La legge definisce come socialmente utili:”tutte le attività che hanno per oggetto la realizzazione di opere e la fornitura di servizi di utilità collettiva, mediante l’utilizzo di lavoratori in mobilità o in cassa integrazione guadagni straordinaria o in disoccupazione speciale oppure mediante il coinvolgimento in progetti di lavori socialmente utili di soggetti in cerca di prima occupazione o disoccupati” e pertanto nasce come categoria per la salvaguardia dei lavoratori disoccupati o in cassa integrazione, trasformatasi con il tempo in una formula di reinserimento o di alternativa al carcere con l’art. 186 comma 9 bis CDS e l’art. 54 D Lgs. 274/2000 .
Nell’accezione moderna ciò si traduce in una rete di associazioni che intervengono nel sociale in tutte le accezioni del termine e trasformano le condanne in ore da svolgere in opere di Lavoro socialmente utile.

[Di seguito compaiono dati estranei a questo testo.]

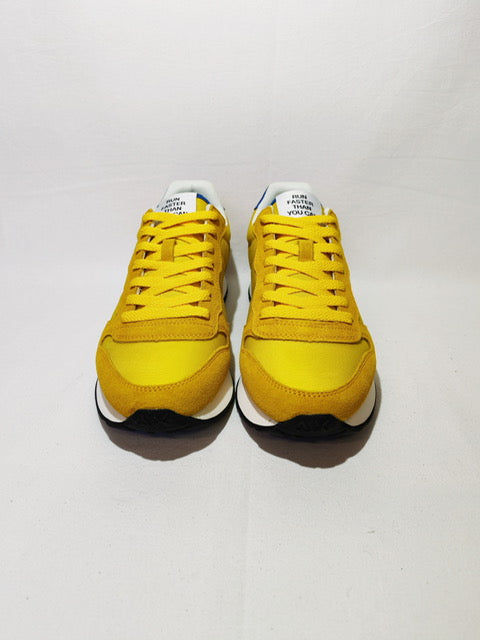SUN68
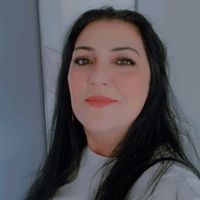 zeyramladenov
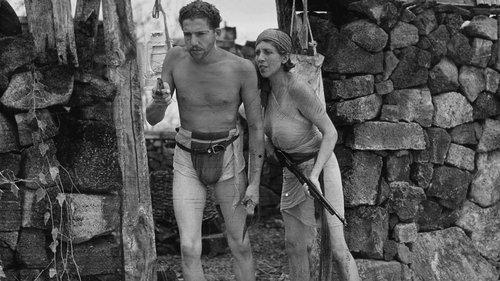 The Galapagos Affair: Satan Came to Eden filmas žiurėti online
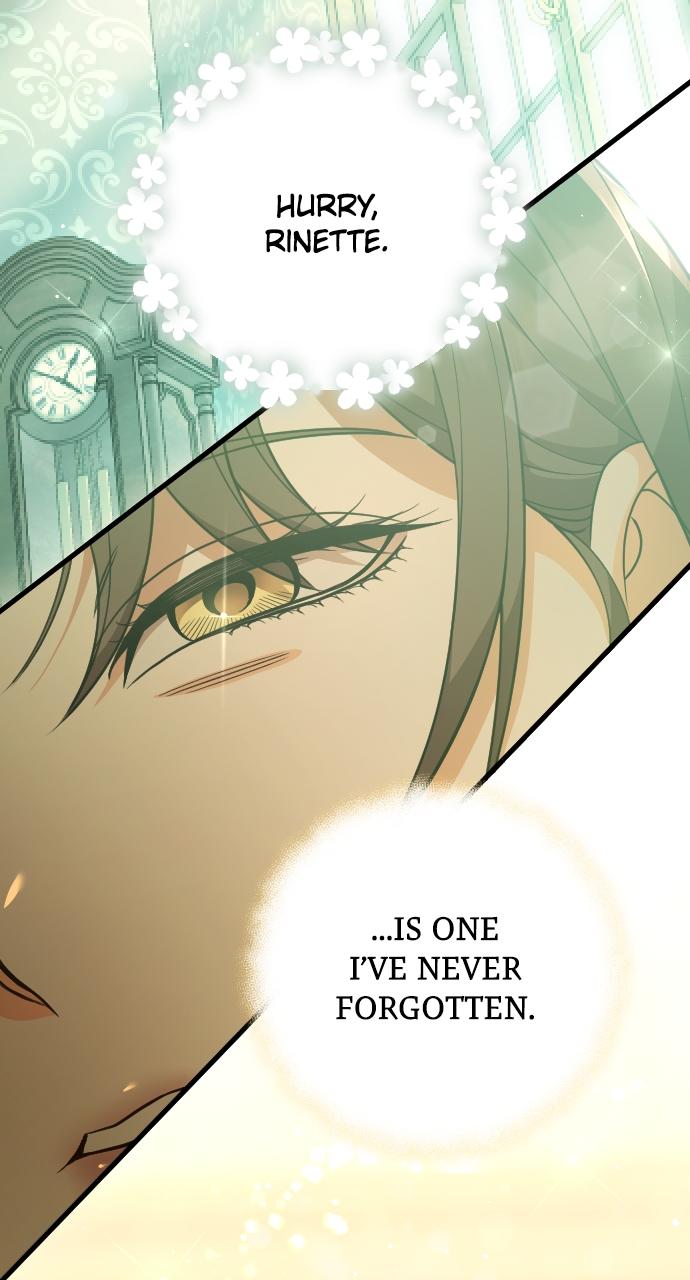 What Death Taught Me Episode 1 59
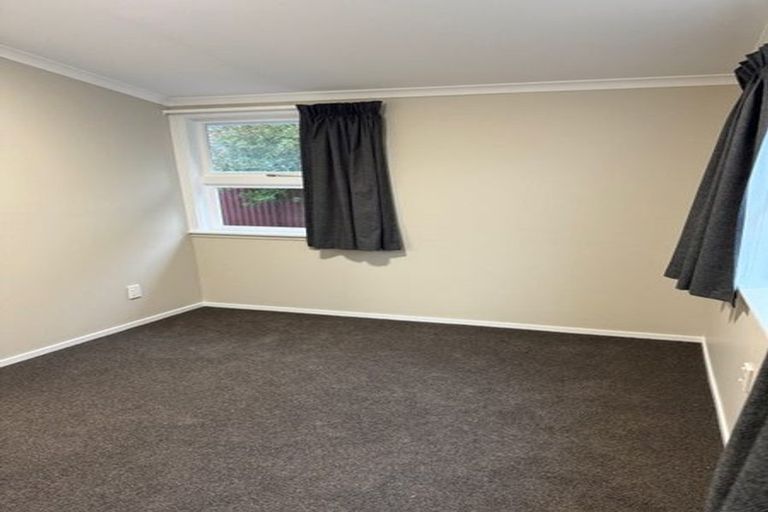 Photo of property in 3 Walters Street, Avalon, Lower Hutt, 5011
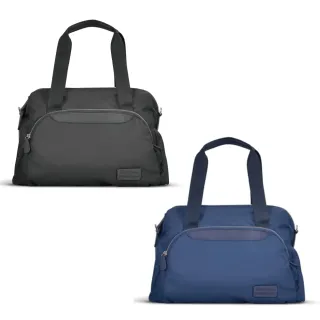 【FX CREATIONS】mom-bao-bao 媽寶包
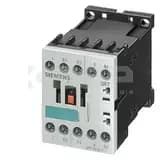 Siemens 3RT15171BA40 Siemens 3RT15171BA40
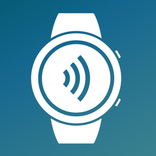 IMILAB W12 Watch Faces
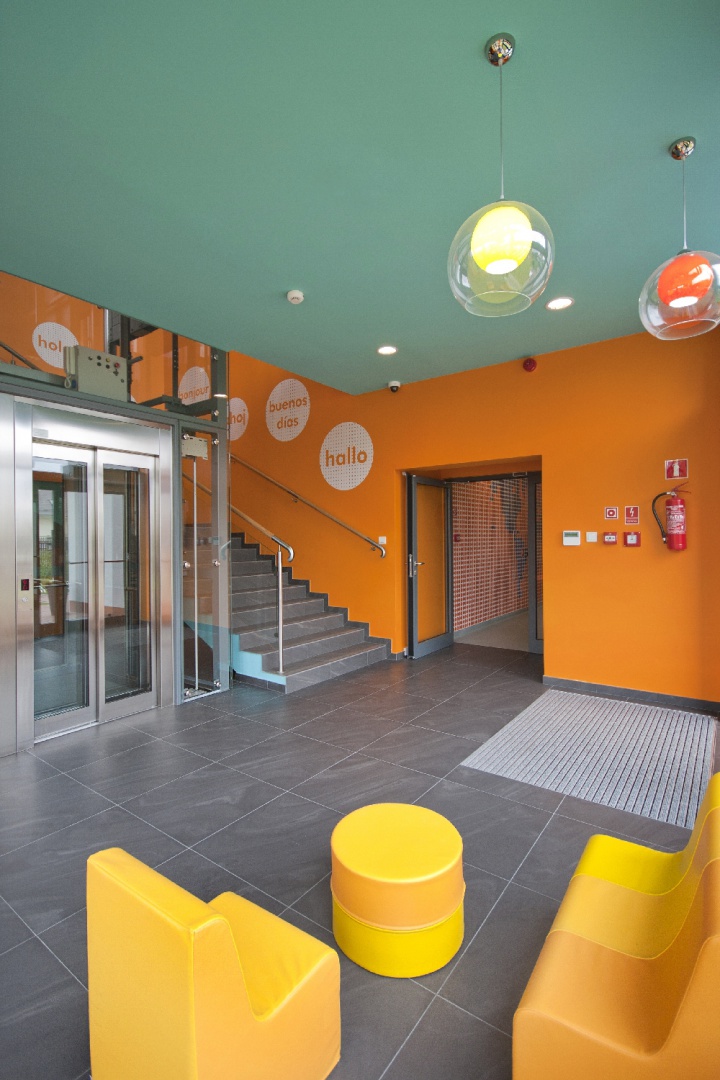 Żłobek i Przedszkoel Kids Planet pracownia CGL (6).jpg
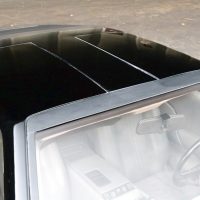 1981 DeLorean DMC-12 5-Speed - Image 67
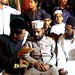 Azam Syed Photo 7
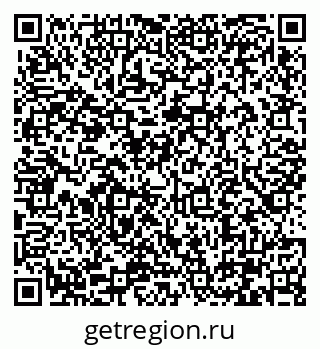 79290335149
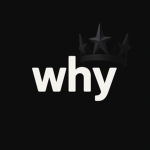 whу. Group Thumbnail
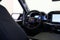 2023 Ford F-150 Lightning Pro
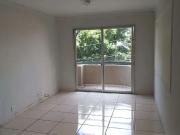 Apartamento para Locação em São Paulo/SP Vila Progredior...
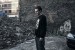 Premiere: hear Lone’s remix of Egyptian Hip-Hop’s ‘Yoro Diallo’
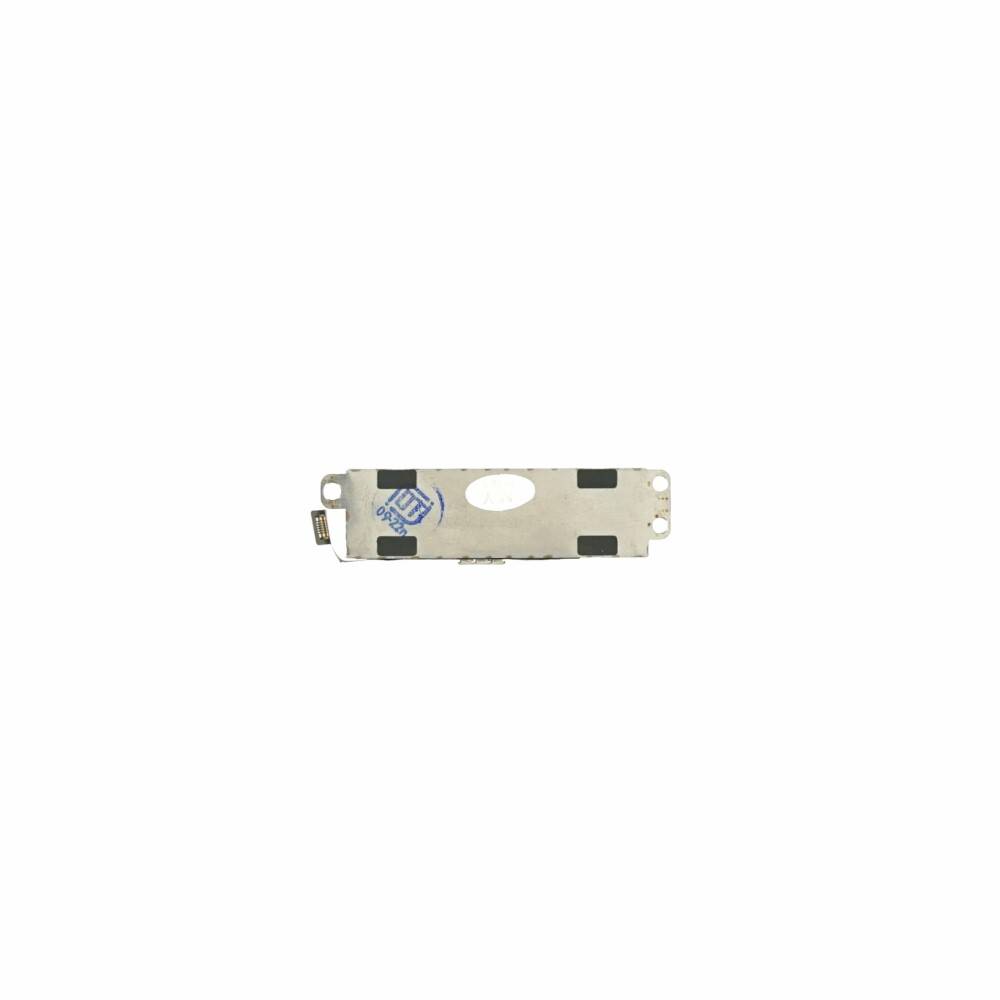 Lautsprecher für iPhone 8 Plus Taptic Engine Ohrhörer Ersatz 610-00172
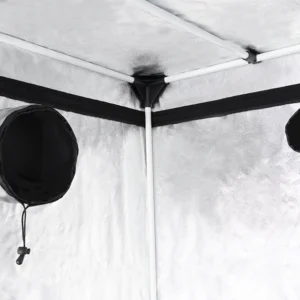 Garden Highpro PROBOX BASIC GROWTENT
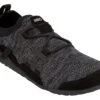 Xero Shoes Oswego -Stride & Style 71bZeJbQjnL. AC SR920736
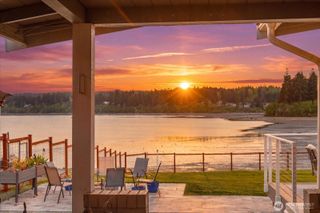 5333 Bercot Road, Freeland, WA 98249
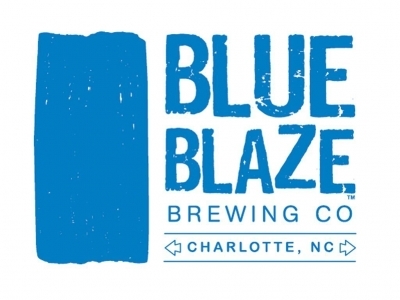 Blue Blaze Brewing 3 Year Anniversary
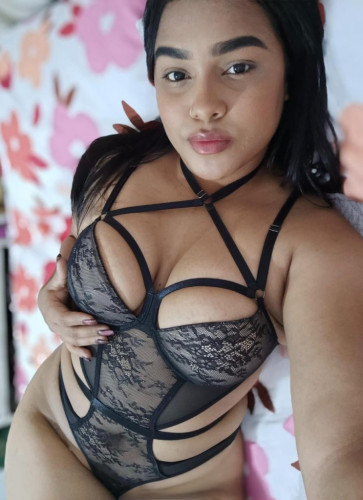 Melany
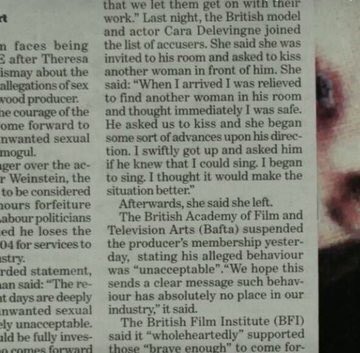 - THIS is Louis Tomlinson with LGBTQ+ community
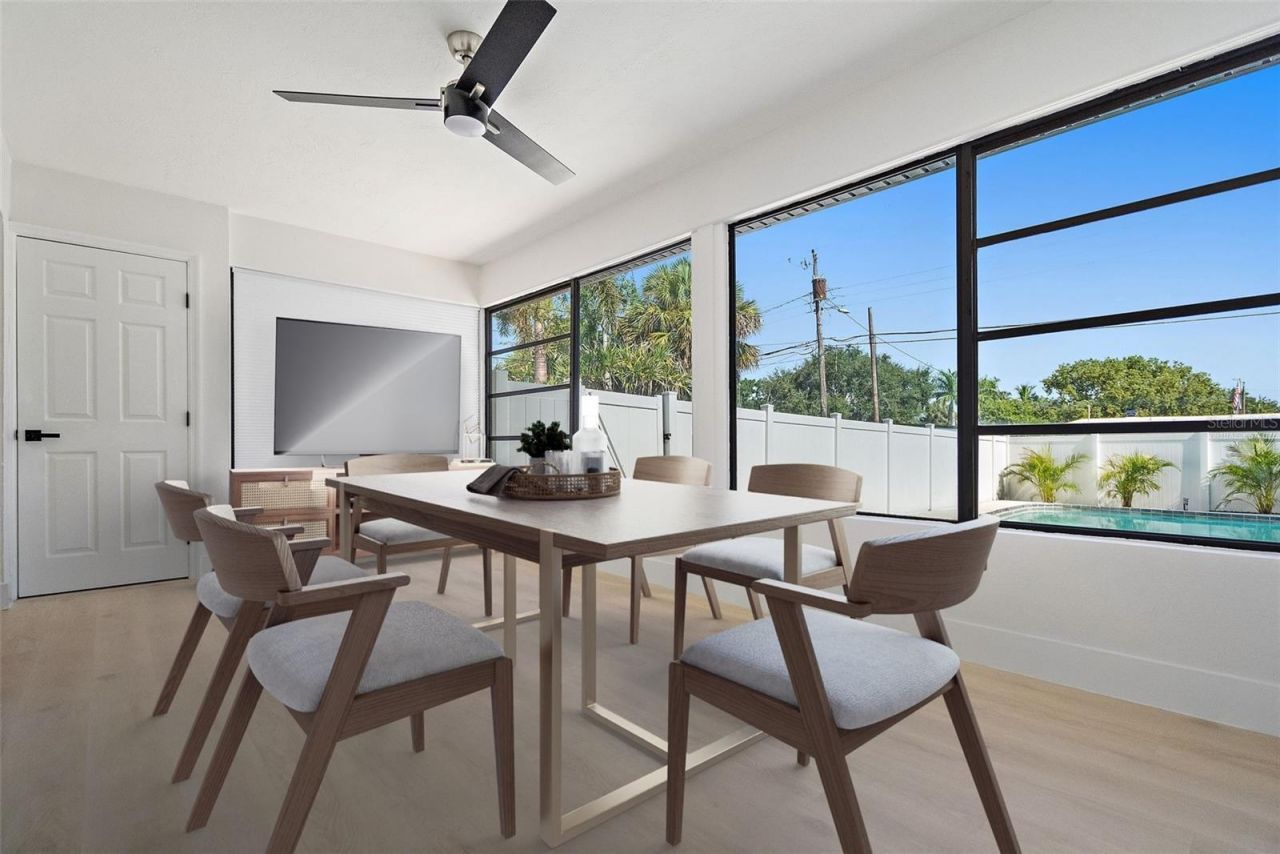 6719 3rd Avenue N, Saint Petersburg, FL 33710 Photo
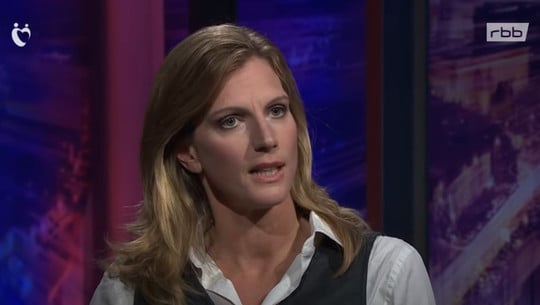 goepel-maja-talkshow-berlin-rbb-s-rbb-201130-1280x720 Maja Göpel, Jörg Thadeusz, Talk in Berlin, Klima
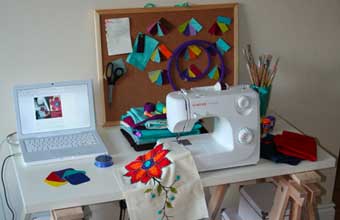 As Beneditas Atelier - Foto 1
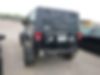 1C4AJWAG5DL538004-2013-jeep-wrangler-1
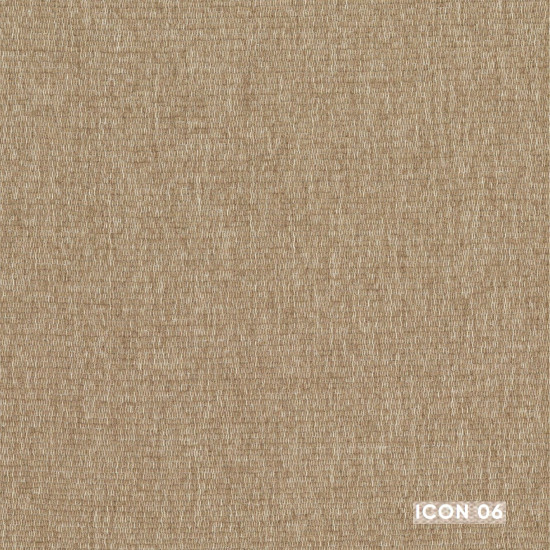 Stofa Icon Davis Fabrics
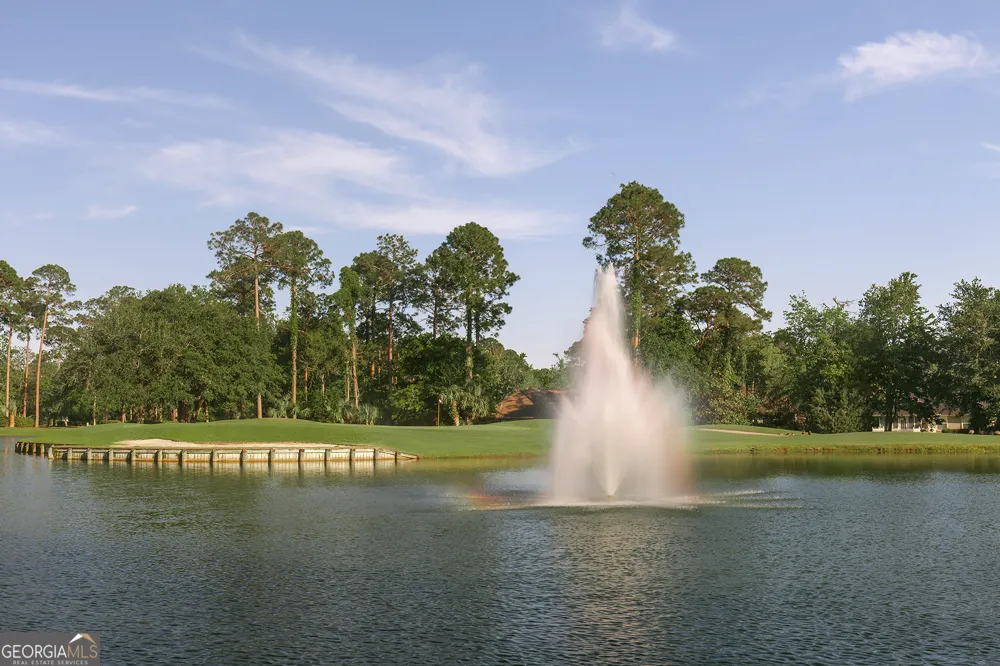 2010 Isles of St Marys WAY St. Marys, GA 31558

Le tipologie di lavoro previste sono molteplici e riguardano:
cura e assistenza all’infanzia, all’adolescenza e agli anziani; alla riabilitazione e recupero di tossicodipendenti, portatori di handicap e di persone detenute, nonché interventi mirati nei confronti di soggetti in condizione di particolare disagio e emarginazione sociale;
salvaguardia dell’ambiente: raccolta differenziata, gestione di discariche ed impianti per il trattamento dei rifiuti solidi urbani, tutela dei parchi naturali e delle aree protette, bonifica aree industriali dismesse, bonifica dell’amianto;
attività volte alla tutela degli assetti idrogeologici; agricoltura biologica e attività volte alla modernizzazione e allo sviluppo agricolo;
attività e progetti finalizzati al recupero, alla conservazione, alla riqualificazione e alla messa in sicurezza degli edifici a rischio, in aree urbane, e centri minori; sviluppo e perfezionamento dei sistemi di trasporto, interventi di recupero e valorizzazione del patrimonio culturale o iniziative mirate per lo sviluppo del turismo.